:: Goal ::
Convert the lines of the listing below into a numbered list, starting at the line containing "Taking a look" and running through the end of the listing, with both ends included and blank lines left out.

:: Data for processing ::
========
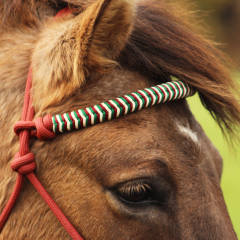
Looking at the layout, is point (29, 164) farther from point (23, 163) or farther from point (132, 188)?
point (132, 188)

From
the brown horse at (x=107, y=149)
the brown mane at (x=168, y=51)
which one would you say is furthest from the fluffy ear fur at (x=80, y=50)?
the brown mane at (x=168, y=51)

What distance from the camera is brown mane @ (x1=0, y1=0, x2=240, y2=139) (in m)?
1.22

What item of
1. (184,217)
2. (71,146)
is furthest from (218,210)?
(71,146)

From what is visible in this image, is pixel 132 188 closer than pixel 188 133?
Yes

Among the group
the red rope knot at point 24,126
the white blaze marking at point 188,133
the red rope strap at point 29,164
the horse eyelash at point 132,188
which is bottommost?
the white blaze marking at point 188,133

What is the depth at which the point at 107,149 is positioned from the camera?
101cm

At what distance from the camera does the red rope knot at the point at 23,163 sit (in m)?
1.00

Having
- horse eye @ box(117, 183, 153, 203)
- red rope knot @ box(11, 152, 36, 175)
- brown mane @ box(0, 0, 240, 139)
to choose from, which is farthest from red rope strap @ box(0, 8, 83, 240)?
brown mane @ box(0, 0, 240, 139)

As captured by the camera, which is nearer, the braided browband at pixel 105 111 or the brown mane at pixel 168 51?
A: the braided browband at pixel 105 111

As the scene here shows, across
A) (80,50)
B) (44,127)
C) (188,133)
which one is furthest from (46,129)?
(188,133)

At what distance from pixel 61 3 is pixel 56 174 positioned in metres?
0.84

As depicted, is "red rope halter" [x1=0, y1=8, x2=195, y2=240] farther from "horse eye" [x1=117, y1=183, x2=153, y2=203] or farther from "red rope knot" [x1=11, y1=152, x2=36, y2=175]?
"horse eye" [x1=117, y1=183, x2=153, y2=203]

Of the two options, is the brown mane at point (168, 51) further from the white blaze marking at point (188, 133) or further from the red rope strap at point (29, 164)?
the red rope strap at point (29, 164)

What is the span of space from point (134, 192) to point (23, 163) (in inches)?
16.7
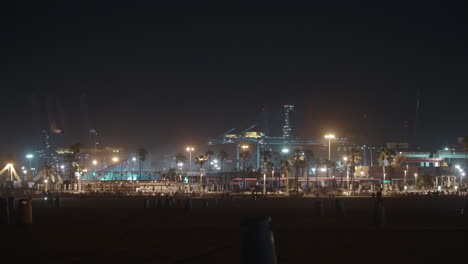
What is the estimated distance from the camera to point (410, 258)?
1016cm

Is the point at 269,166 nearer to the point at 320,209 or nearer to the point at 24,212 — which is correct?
the point at 320,209

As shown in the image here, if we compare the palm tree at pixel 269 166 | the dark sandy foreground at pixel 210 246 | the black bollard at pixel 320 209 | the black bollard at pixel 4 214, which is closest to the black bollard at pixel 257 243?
the dark sandy foreground at pixel 210 246

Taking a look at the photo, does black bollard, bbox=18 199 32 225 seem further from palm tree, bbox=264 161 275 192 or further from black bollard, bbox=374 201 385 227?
palm tree, bbox=264 161 275 192

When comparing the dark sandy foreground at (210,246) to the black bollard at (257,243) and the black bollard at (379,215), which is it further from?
Answer: the black bollard at (257,243)

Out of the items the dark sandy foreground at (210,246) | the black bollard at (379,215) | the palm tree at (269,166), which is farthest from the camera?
the palm tree at (269,166)

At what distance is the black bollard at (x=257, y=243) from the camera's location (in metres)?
5.34

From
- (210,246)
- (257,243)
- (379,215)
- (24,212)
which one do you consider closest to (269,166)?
(379,215)

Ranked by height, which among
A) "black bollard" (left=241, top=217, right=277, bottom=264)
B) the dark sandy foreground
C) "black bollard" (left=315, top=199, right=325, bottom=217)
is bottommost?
"black bollard" (left=315, top=199, right=325, bottom=217)

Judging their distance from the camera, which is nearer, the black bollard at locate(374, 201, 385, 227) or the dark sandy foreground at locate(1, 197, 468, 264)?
the dark sandy foreground at locate(1, 197, 468, 264)

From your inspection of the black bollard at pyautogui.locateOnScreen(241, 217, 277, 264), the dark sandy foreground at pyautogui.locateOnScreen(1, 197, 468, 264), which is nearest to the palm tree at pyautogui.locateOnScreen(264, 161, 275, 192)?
the dark sandy foreground at pyautogui.locateOnScreen(1, 197, 468, 264)

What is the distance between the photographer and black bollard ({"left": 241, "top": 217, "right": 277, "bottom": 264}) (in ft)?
17.5

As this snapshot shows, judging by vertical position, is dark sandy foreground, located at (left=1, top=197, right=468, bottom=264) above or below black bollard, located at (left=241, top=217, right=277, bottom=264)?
below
========
:: Response to the task ::
1. Taking a look at the photo, does black bollard, bbox=18 199 32 225 seem further from palm tree, bbox=264 161 275 192 or further from black bollard, bbox=374 201 385 227?
2. palm tree, bbox=264 161 275 192
3. When comparing the dark sandy foreground at (210,246) to the black bollard at (257,243) and the black bollard at (379,215), which is it further from?
4. Answer: the black bollard at (257,243)
5. Out of the items the dark sandy foreground at (210,246) | the black bollard at (379,215) | the palm tree at (269,166), which is farthest from the camera?
6. the palm tree at (269,166)
7. At what distance is the black bollard at (x=257, y=243) from the camera's location (in metres)?
8. 5.34
9. From
10. - (210,246)
11. - (257,243)
12. - (379,215)
13. - (24,212)
14. which one do you consider closest to (269,166)?
15. (379,215)
16. Ranked by height, which among
17. A) "black bollard" (left=241, top=217, right=277, bottom=264)
18. B) the dark sandy foreground
19. C) "black bollard" (left=315, top=199, right=325, bottom=217)
20. is bottommost?
21. "black bollard" (left=315, top=199, right=325, bottom=217)
22. Judging their distance from the camera, which is nearer, the black bollard at locate(374, 201, 385, 227) or the dark sandy foreground at locate(1, 197, 468, 264)?
23. the dark sandy foreground at locate(1, 197, 468, 264)
24. From your inspection of the black bollard at pyautogui.locateOnScreen(241, 217, 277, 264), the dark sandy foreground at pyautogui.locateOnScreen(1, 197, 468, 264), which is nearest to the palm tree at pyautogui.locateOnScreen(264, 161, 275, 192)?
25. the dark sandy foreground at pyautogui.locateOnScreen(1, 197, 468, 264)
26. What is the distance between the photographer and black bollard ({"left": 241, "top": 217, "right": 277, "bottom": 264}) (in ft)?
27. 17.5
28. As this snapshot shows, judging by vertical position, is dark sandy foreground, located at (left=1, top=197, right=468, bottom=264) above or below black bollard, located at (left=241, top=217, right=277, bottom=264)?
29. below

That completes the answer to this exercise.